Given request>
Lay out the listing as a Markdown table with the columns Row and Line, beginning with its first line and ending with the line that contains "Answer: (438,328)". Number each row and leave out blank lines.

Materials provided>
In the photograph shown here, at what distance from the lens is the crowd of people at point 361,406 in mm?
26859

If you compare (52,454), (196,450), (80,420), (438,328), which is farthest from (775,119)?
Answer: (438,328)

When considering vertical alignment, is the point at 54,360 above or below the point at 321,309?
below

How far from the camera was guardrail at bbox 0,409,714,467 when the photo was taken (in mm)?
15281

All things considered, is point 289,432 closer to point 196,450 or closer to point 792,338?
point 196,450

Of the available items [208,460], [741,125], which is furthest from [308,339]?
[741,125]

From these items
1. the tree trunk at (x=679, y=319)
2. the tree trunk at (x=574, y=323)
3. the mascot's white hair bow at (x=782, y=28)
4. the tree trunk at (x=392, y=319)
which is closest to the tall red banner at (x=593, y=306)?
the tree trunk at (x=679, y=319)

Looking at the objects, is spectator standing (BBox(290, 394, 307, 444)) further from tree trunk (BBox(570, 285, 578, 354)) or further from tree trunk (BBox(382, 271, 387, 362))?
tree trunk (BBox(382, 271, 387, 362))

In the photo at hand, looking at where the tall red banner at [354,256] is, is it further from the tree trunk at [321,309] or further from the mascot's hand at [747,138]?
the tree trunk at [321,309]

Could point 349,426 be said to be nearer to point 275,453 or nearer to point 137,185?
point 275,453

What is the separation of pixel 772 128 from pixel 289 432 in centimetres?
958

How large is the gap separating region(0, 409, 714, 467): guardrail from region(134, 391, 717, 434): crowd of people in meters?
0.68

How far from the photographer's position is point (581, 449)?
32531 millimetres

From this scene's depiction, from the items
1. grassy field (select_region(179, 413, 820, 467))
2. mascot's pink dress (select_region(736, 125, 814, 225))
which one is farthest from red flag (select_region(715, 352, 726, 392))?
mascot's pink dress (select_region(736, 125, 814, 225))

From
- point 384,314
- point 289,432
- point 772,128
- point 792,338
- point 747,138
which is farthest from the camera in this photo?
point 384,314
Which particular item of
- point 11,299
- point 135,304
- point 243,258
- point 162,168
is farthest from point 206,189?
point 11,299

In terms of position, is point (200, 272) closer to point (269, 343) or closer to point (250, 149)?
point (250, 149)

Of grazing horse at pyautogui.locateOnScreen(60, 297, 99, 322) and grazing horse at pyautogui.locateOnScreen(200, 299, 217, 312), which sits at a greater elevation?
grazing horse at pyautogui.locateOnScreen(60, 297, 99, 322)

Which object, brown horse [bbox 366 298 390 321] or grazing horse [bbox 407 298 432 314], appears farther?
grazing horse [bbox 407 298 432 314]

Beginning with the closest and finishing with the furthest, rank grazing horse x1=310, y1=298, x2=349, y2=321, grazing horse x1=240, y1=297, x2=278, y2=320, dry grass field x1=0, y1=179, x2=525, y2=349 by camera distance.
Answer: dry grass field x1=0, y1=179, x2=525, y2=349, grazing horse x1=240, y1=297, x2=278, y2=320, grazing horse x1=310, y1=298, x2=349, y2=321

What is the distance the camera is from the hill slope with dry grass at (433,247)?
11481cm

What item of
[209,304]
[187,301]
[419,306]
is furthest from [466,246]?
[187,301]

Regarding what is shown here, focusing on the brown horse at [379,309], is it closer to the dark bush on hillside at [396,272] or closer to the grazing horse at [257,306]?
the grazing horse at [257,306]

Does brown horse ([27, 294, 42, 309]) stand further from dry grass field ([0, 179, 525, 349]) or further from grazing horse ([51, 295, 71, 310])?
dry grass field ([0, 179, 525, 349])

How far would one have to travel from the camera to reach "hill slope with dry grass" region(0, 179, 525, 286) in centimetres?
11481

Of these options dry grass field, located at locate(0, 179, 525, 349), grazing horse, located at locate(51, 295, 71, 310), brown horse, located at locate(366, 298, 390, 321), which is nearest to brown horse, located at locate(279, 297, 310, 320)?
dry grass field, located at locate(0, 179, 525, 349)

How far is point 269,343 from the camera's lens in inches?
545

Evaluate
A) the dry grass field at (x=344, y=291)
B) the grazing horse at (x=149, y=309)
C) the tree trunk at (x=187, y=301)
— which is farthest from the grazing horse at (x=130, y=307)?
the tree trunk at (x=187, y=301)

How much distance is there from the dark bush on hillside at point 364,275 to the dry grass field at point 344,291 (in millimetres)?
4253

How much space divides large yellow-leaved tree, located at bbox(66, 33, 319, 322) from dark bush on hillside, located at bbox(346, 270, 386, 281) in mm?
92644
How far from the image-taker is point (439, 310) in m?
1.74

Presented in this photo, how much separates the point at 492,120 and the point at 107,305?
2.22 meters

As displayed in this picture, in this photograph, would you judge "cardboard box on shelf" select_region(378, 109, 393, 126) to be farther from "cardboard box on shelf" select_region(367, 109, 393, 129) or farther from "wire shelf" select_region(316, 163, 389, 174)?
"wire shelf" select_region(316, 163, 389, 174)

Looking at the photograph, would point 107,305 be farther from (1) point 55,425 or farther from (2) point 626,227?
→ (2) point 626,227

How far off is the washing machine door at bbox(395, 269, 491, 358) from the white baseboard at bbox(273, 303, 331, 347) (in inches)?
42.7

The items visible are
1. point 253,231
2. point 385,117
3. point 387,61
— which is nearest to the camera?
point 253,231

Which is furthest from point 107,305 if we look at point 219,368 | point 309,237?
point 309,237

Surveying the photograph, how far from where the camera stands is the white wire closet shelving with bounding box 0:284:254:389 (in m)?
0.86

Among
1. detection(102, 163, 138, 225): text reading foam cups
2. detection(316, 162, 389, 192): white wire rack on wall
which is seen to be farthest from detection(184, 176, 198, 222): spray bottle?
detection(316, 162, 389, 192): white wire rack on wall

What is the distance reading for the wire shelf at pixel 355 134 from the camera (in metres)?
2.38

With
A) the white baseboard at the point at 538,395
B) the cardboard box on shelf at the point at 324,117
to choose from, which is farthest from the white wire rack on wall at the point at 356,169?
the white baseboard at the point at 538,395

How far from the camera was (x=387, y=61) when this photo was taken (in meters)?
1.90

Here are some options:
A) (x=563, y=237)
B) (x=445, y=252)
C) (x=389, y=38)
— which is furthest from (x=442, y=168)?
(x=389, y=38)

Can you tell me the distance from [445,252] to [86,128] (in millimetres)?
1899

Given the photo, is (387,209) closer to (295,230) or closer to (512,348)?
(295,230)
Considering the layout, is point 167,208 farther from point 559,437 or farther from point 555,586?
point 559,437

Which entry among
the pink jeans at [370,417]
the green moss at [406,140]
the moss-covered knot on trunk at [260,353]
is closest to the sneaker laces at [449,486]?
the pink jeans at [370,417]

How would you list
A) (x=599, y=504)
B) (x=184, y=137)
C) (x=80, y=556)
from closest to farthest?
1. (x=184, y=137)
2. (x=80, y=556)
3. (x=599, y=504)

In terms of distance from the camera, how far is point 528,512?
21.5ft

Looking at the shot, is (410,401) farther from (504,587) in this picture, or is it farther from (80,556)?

Solution to this problem>
| Row | Line |
|---|---|
| 1 | In the photograph shown here, at what distance from the lens is the crowd of people at point 361,406 in mm? |
| 2 | 26859 |
| 3 | If you compare (52,454), (196,450), (80,420), (438,328), which is farthest from (775,119)? |
| 4 | Answer: (438,328) |